The National Geographic Green Guide has a great section called “Products We Can Live Without”. In their Spring 2008 issue the product focus is on Chlorine Bleach, a laundry room staple in Americans homes for years. Chlorine bleach is a mix of water and sodium hypochlorite and is used to whiten our whites, disinfect surfaces and purify drinking water.
Chlorine bleach causes damage to your eyes, skin and lungs. Ever try to clean a closed room with bleach and have the scent in your nose for the rest of the day? Yuck! If it’s consumed it poses an even greater risk. Whether swallowed or inhaled, bleach leads to more deaths than any other household cleaner. And don’t even think about mixing it with ammonia based cleaners which can lead to lethal vapors called chloramines.
When chlorine is produced dioxins, which are known carcinogens, are released into the environment eventually entering our food chain and concentrate in cow’s milk. Some chlorine factories emit brain-damaging mercury into the environment as well.

Items in a dataset:
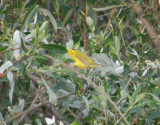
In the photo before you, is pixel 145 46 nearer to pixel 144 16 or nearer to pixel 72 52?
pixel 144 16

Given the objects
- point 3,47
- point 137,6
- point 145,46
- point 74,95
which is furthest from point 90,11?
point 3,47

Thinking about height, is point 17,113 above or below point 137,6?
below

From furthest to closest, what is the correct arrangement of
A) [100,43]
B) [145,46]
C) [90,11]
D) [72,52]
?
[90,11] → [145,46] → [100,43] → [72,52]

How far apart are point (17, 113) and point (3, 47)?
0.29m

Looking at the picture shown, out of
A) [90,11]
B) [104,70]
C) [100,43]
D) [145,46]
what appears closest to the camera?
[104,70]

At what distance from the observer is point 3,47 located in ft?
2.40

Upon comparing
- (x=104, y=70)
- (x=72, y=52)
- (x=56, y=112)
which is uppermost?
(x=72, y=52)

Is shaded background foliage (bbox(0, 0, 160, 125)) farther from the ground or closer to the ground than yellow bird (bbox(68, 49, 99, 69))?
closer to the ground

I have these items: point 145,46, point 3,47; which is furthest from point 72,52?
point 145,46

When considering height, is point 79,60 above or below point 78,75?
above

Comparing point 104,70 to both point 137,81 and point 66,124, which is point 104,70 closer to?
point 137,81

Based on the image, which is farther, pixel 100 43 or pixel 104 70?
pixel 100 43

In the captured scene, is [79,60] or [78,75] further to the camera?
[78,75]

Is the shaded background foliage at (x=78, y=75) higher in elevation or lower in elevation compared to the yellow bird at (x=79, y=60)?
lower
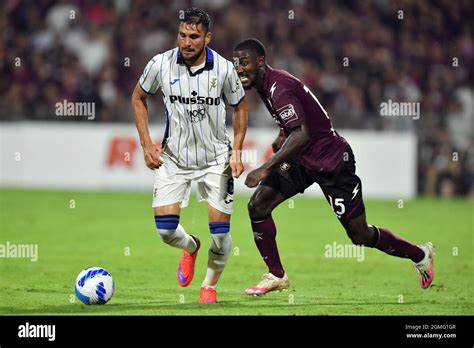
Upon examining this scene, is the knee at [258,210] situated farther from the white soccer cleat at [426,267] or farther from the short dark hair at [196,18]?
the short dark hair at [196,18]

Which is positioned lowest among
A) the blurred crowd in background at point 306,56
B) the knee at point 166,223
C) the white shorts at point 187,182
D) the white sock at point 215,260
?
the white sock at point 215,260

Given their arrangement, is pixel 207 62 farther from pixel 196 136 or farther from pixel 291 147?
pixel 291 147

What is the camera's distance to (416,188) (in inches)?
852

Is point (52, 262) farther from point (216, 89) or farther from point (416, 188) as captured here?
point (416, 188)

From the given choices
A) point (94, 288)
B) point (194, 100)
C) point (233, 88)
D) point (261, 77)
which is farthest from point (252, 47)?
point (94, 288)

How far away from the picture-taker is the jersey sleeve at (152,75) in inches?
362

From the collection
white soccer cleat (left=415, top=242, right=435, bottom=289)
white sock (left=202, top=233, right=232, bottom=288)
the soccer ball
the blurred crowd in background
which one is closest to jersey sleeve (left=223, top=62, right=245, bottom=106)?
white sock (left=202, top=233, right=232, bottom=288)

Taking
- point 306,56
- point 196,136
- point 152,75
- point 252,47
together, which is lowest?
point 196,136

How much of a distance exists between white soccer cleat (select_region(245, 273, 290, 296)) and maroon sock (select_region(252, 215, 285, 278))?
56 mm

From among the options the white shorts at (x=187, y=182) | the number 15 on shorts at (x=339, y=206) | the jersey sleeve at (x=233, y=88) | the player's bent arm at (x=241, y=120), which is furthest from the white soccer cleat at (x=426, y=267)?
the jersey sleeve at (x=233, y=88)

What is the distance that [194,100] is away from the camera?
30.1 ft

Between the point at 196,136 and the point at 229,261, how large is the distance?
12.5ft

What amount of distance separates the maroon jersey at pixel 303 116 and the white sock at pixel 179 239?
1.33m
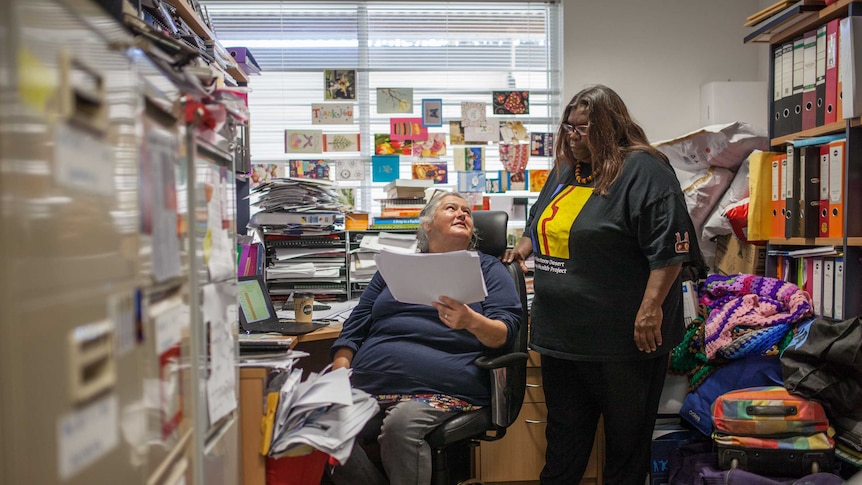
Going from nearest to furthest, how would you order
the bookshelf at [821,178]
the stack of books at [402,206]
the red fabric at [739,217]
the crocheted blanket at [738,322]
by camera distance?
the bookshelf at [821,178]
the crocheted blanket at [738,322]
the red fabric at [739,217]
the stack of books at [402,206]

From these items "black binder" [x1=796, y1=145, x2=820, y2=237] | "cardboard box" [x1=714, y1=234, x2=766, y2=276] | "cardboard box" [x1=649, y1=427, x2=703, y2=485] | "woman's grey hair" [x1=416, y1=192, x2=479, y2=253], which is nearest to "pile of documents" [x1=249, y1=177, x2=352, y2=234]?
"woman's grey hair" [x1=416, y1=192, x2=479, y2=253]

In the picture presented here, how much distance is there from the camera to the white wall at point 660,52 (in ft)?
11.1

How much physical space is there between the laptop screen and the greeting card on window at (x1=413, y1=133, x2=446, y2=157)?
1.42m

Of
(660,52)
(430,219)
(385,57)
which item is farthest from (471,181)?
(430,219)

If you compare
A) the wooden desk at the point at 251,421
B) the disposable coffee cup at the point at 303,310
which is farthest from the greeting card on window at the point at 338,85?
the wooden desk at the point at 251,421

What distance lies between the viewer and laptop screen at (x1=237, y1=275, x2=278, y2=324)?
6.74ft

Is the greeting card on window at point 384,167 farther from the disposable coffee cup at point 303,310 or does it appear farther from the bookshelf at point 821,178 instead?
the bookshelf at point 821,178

Tasks to complete:
[A] Can you reproduce the passage of the bleach article starting with "When chlorine is" and going on through "environment as well."?
[B] Can you condense the paragraph of the bleach article that begins "Chlorine bleach causes damage" into a short bulleted list that keeps its main facts?
[C] How would you extend the bleach article past its final sentence?
None of the items has any bearing on what is asked here.

Results by task:
[A]
When chlorine is produced dioxins, which are known carcinogens, are released into the environment eventually entering our food chain and concentrate in cow’s milk. Some chlorine factories emit brain-damaging mercury into the environment as well.

[B]
- Chlorine bleach harms the eyes, skin and lungs, and cleaning a closed room with it leaves a lingering smell.
- Swallowing it is even more dangerous.
- Swallowed or inhaled, bleach causes more deaths than any other household cleaner.
- Mixing it with ammonia-based cleaners can produce lethal vapors called chloramines.

[C]
Bleach also forms harmful byproducts when mixed with organic compounds such as waste water, wood and soil. These carcinogens called trihalomethanes have been found to cause miscarriages, birth defects, and bladder and rectal cancers.
Here are a few alternatives to use instead:
- Sunlight: It’s free and removes touch stains
- Hydrogen peroxide: add half a cup to your laundry and it will brighten those whites just a well
- Oxygen-based bleach: these are chlorine free and available at retail stores an online. Some brands are OxiClean, Seventh Generation, Ecover, Bio-Kleen and Clorox has one also. These bleaches work well on delicate fabrics but not on wool or silk.